- **RECORD SET**
* * *

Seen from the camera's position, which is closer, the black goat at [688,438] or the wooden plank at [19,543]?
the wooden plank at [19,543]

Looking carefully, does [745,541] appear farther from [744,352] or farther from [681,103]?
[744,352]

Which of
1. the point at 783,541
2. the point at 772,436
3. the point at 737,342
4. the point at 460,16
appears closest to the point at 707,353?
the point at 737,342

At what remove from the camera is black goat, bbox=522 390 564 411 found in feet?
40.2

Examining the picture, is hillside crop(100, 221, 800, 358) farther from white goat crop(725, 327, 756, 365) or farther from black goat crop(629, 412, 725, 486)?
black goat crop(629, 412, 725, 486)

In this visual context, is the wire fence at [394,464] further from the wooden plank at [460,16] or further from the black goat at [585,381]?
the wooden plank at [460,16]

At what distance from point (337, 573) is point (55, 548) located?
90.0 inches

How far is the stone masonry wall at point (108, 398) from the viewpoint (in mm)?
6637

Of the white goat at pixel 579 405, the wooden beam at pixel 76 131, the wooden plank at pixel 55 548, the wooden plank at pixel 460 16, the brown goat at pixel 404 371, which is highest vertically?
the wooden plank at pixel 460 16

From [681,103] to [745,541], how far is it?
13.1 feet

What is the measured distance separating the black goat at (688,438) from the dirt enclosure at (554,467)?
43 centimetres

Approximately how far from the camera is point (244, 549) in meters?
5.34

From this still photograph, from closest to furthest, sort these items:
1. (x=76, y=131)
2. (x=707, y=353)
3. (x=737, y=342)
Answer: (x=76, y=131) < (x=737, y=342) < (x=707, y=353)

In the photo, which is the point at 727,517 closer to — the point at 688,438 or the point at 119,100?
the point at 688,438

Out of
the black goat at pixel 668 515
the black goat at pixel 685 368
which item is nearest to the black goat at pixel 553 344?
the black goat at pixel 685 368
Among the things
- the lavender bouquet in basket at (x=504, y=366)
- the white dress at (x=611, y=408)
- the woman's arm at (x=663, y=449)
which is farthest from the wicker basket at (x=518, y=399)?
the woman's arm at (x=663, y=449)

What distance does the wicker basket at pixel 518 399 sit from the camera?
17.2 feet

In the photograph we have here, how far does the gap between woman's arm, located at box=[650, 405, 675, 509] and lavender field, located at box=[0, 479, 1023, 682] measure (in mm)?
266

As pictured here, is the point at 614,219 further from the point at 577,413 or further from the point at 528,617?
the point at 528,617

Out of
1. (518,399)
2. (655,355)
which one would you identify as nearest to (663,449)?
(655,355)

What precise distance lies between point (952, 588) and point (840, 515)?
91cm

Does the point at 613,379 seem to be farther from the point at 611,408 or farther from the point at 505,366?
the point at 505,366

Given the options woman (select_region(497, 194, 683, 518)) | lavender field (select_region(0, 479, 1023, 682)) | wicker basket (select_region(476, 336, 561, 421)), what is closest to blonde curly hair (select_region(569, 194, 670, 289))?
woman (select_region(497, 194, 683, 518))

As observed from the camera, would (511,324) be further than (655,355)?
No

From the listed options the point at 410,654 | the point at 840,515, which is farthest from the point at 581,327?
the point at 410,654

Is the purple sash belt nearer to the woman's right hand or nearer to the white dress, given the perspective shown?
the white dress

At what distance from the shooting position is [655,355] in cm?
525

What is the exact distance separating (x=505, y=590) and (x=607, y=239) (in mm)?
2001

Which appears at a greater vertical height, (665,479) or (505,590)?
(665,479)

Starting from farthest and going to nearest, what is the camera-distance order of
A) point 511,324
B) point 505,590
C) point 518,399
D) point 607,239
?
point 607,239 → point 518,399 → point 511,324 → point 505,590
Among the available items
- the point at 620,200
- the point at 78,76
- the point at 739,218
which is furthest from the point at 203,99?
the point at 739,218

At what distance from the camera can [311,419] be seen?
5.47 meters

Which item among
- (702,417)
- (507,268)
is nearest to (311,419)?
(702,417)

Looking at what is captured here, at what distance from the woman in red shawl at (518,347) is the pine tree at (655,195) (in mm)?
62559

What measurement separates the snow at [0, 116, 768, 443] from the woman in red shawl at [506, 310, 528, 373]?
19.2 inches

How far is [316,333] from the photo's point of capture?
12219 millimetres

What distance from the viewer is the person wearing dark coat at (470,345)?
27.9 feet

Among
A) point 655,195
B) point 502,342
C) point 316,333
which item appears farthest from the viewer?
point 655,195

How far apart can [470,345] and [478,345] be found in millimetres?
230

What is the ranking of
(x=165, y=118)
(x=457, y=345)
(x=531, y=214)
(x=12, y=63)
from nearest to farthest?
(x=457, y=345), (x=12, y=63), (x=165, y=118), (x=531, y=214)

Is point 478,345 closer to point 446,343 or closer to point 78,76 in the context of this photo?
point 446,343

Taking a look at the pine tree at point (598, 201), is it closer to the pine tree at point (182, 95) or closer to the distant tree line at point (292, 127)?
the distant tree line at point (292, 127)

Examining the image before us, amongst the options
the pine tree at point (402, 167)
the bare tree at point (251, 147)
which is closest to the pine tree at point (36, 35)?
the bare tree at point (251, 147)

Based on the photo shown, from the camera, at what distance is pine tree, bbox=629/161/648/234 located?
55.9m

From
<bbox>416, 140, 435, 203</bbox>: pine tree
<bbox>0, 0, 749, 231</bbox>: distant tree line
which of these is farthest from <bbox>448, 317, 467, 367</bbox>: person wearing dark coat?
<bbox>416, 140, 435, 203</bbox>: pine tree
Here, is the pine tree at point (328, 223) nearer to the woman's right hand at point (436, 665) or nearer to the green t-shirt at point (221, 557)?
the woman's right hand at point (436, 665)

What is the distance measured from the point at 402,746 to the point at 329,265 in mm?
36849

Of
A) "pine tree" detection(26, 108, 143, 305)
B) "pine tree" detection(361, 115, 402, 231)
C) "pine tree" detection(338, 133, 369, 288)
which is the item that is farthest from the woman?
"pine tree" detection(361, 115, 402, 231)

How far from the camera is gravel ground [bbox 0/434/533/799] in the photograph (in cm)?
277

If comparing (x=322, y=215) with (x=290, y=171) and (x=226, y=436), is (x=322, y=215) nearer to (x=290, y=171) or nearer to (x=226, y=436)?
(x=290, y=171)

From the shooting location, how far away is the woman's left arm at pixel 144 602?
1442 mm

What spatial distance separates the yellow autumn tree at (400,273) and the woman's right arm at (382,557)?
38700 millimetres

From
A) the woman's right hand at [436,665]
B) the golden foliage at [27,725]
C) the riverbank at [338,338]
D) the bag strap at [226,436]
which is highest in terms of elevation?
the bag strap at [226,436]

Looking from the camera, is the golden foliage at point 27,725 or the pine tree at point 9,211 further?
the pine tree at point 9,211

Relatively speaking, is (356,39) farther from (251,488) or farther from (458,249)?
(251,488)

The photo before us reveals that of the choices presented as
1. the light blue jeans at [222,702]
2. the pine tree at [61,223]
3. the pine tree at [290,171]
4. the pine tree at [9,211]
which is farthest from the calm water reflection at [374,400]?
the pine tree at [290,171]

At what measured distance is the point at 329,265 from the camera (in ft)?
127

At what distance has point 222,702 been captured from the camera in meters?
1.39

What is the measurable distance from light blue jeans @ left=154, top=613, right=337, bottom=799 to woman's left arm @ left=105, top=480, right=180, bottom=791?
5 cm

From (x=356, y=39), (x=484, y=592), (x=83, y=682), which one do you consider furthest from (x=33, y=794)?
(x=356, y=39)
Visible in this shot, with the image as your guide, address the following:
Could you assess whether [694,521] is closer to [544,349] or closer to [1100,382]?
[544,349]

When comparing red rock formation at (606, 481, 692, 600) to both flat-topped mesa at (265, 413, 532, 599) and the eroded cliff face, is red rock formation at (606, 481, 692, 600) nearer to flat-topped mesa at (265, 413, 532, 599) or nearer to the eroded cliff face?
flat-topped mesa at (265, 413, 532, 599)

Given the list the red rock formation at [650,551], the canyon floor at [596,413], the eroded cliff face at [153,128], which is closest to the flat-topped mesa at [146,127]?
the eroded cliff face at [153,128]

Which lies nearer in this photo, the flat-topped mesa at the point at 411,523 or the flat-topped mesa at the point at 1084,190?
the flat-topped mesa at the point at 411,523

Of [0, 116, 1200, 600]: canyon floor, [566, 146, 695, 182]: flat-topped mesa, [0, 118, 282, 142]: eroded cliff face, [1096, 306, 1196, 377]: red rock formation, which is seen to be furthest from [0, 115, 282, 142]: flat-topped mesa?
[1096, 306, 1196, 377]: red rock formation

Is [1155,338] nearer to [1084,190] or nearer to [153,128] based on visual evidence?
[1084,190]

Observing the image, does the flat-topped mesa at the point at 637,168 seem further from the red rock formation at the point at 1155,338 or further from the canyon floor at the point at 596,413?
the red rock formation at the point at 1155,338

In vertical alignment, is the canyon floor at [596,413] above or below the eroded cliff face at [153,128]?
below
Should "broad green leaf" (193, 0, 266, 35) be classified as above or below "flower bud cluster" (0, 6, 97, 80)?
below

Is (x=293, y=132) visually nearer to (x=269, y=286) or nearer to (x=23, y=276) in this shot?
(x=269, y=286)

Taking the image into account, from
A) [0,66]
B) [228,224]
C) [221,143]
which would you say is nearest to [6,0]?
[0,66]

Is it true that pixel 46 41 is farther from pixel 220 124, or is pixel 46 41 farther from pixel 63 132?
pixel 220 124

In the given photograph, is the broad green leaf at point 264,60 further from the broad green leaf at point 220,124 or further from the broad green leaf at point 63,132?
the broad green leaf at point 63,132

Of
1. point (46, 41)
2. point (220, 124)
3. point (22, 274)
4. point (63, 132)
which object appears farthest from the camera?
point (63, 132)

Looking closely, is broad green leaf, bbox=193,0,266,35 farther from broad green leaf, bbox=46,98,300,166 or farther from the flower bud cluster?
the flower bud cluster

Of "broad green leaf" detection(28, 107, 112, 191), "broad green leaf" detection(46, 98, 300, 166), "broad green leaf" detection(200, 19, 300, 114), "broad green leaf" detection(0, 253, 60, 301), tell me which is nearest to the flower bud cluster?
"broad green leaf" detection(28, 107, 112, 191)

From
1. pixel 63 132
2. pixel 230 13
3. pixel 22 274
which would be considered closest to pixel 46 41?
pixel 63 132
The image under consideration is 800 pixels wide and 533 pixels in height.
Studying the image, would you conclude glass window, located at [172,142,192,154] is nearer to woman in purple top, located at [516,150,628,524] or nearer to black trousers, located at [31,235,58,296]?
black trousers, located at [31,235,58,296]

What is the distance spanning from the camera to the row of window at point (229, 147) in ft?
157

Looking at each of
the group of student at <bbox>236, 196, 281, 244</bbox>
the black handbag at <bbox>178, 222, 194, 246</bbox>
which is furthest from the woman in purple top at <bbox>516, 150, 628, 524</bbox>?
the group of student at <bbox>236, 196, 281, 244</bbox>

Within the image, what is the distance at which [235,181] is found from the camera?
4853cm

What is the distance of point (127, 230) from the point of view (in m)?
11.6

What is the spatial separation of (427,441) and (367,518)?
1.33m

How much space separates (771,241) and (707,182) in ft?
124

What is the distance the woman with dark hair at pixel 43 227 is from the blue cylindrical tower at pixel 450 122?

* * *

- **INSTRUCTION**
Reproduce the stretch of the records from the line containing "Looking at each of" through the last line of the records, preserving every character.

- **CORRECT ANSWER**
Looking at each of
the group of student at <bbox>236, 196, 281, 244</bbox>
the black handbag at <bbox>178, 222, 194, 246</bbox>
which is furthest from the woman in purple top at <bbox>516, 150, 628, 524</bbox>?
the group of student at <bbox>236, 196, 281, 244</bbox>

Within the image, what is the distance at which [235,181] is found from the camera?
4853cm

What is the distance of point (127, 230) from the point of view (in m)?
11.6

What is the spatial separation of (427,441) and (367,518)?
1.33m

How much space separates (771,241) and (707,182) in ft?
124

What is the distance the woman with dark hair at pixel 43 227 is from the blue cylindrical tower at pixel 450 122?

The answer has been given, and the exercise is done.